Work order - In the records below, find every line that contains "fraction" and list it.

---

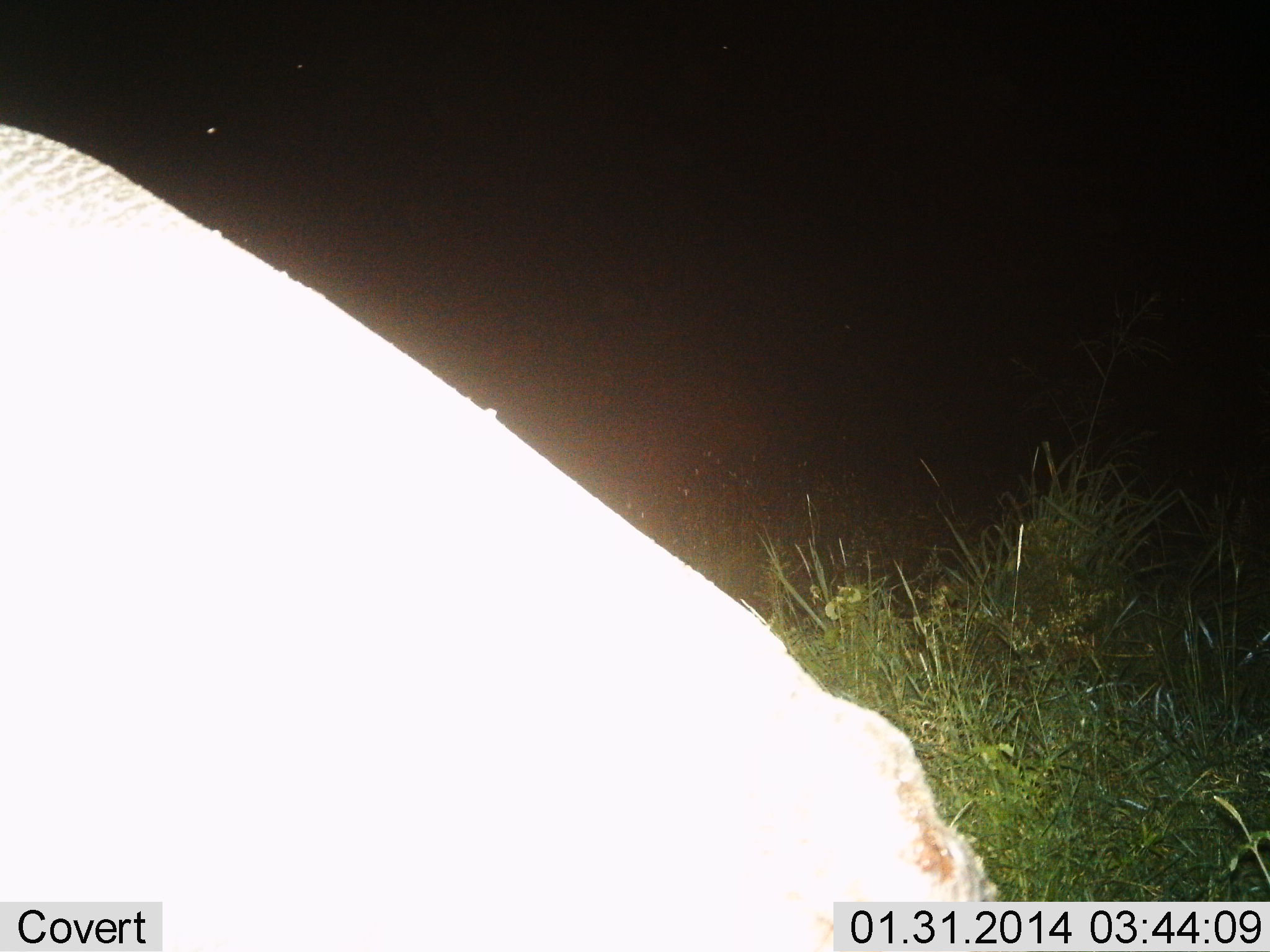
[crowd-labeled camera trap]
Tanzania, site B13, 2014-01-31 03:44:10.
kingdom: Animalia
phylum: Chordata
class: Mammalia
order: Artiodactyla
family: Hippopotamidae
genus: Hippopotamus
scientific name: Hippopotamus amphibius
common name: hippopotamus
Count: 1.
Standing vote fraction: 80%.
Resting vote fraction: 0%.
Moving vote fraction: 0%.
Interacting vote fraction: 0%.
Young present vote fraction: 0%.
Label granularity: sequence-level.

---

Answer section -
Standing vote fraction: 80%.
Resting vote fraction: 0%.
Moving vote fraction: 0%.
Interacting vote fraction: 0%.
Young present vote fraction: 0%.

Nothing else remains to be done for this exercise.